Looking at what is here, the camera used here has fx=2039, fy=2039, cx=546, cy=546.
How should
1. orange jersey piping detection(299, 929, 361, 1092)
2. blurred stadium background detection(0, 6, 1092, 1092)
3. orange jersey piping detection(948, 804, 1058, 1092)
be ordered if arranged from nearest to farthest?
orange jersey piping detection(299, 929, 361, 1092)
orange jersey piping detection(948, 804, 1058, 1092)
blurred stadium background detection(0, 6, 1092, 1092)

→ BRIEF:
Every record should be repeated exactly; please leave none out.

→ FULL OUTPUT:
Looking at what is here, the camera used here has fx=2039, fy=2039, cx=546, cy=546.
How should
1. orange jersey piping detection(299, 929, 361, 1092)
2. blurred stadium background detection(0, 6, 1092, 1092)
3. orange jersey piping detection(948, 804, 1058, 1092)
be ordered if arranged from nearest to farthest?
orange jersey piping detection(299, 929, 361, 1092)
orange jersey piping detection(948, 804, 1058, 1092)
blurred stadium background detection(0, 6, 1092, 1092)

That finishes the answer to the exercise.